As an example, many months ago I modified our spectre v1 example in a local copy to instead never use (or, well, rely on the use of) an out-of-range index, not even speculatively. Instead I wanted to execute a speculative bypass of the condition below, the "short string optimization":

class MyShortStringOptimization {
  size_t size_;
  union Data {char* p; char s[sizeof(p)];};
  Data data_;

 public:
  size_t size() const { return size_; }
  const char& operator[](size_t n) const {
    if (size_ >= sizeof(data_.s)) {
      // is this so big we need to store in the heap instead?
      return data_.p[n];
    }
    return data_.s[n];
  }
};

It worked perfectly, and was prevented perfectly by SLH!

In this example, we can train the branch predictor to think that the string is short, and then pass it a string (and index) that is larger than sizeof(s), and get a speculative buffer overflow. This is true even if the index is always within bounds. This shows that from a certain point of view, it doesn't matter what the condition is, what matters is that the address is user-controlled so that they can manipulate it to point to the secret that they want to extract -- and they can do this without ever doing a bounds check bypass. SLH works on that generalized basis, and it's that generalized problem that we are interested in addressing.

But these branch predictors might need different kinds of mitigations.

This is a good point. I hope we do that as little as possible, though.

Even though indirect and direct branches are different on the CPU, they are not different in the C++ programming language (or any other high level programming language). Any if statement can become an indirect branch, and any virtual function call can become a direct branch -- not just the direct/indirect branches that we expect, respectively. As a result, we likely don't want to have separate mitigations for the two cases, even if we do need separate test cases. (Which are necessarily flawed for the same reason, in some way we might need to fix.)

For what it's worth, I think that the original naming scheme had a not-unreasonable basis, and mapped cleanly to our intent. The new naming scheme doesn't completely capture the right conceptual boundaries, and also is a lot of opaque letters. Also, it will be hecking merge conflicts. So I am -1 on renaming the file unless we have a really solid name everyone can agree is perfect.

The README change I am more sympathetic to, but I think we need a dedicated index rather than putting it in the README. There's too many overlapping names and this would get big, fast.

dgruss commented 4 years ago

I'm aware that SLH works on more than just direct branches (depending on the specific case). But a systematization of attacks should not be tailored to a specific defense, right? Otherwise we could tailor a systematization also to retpoline and it might not look more useful then either.

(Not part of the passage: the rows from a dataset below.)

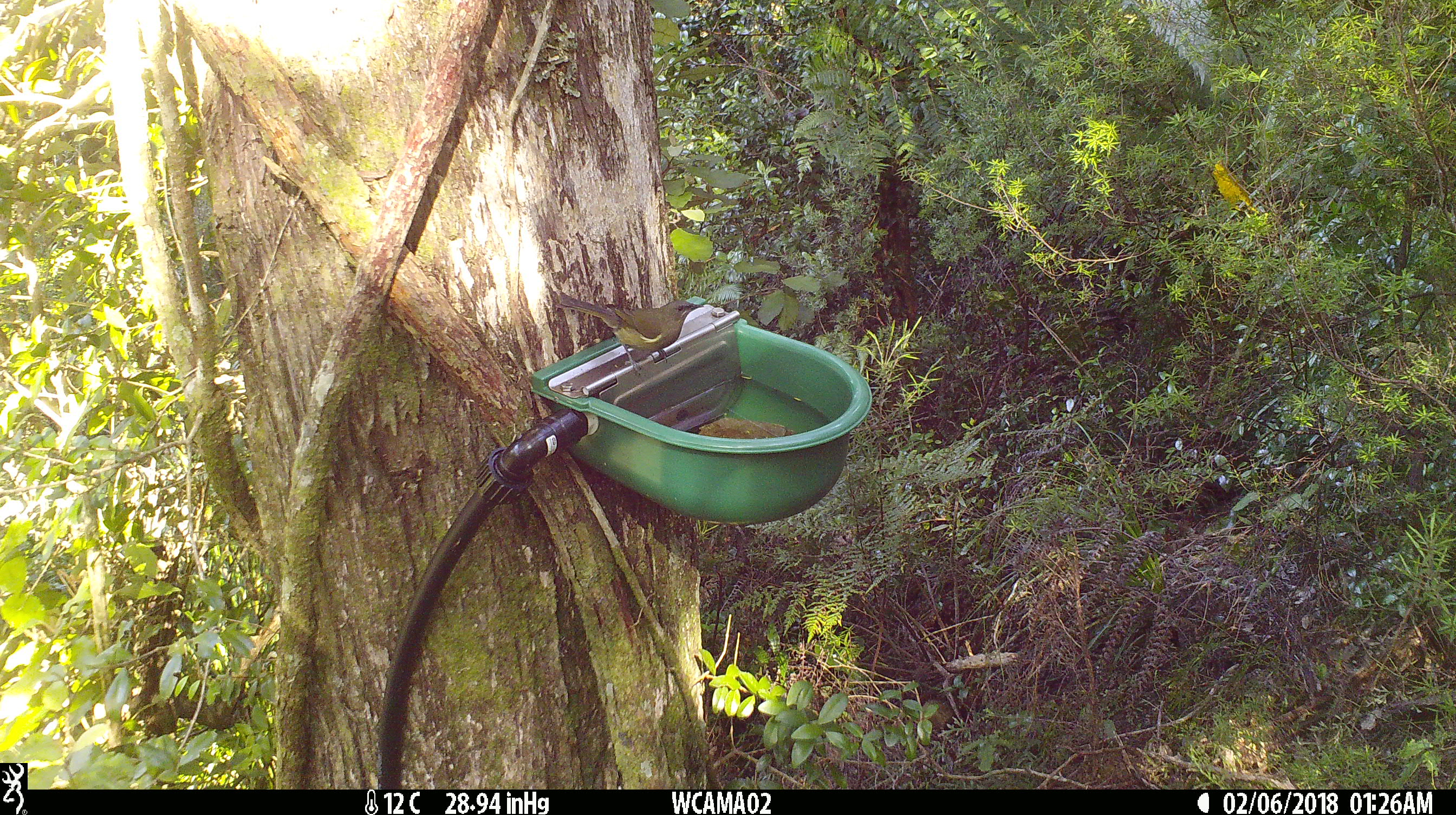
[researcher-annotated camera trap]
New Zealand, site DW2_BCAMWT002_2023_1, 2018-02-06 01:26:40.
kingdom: Animalia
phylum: Chordata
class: Aves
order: Passeriformes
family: Meliphagidae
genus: Anthornis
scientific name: Anthornis melanura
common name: new zealand bellbird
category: bellbird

I agree that it doesn't make sense to group it by the bounds check bypass, but that's also not what we propose. But I would argue that it would be difficult to find a proper definition for Spectre v1 and Spectre v2 that captures all the things you want to mitigate under the umbrella term Spectre v1 and Spectre v2 respectively.

The same vulnerability/mitigations will work whenever a memory address can be made to point to a secret by mistraining the direct branch predictor. There are direct-branch Spectre gadgets that can be exploited that don't fulfill that property. For instance, leaking data from registers. Leaking data from a static memory address that cannot be influenced by the attacker.

And I agree, branches are not always directly exposed to the programming language. But the systematization of attacks should not be based on programming languages as that would mean that we need different systematization for every programming language!? The systematization on predictor and mistraining location is better as it is oblivious to the programming language and specific attack examples.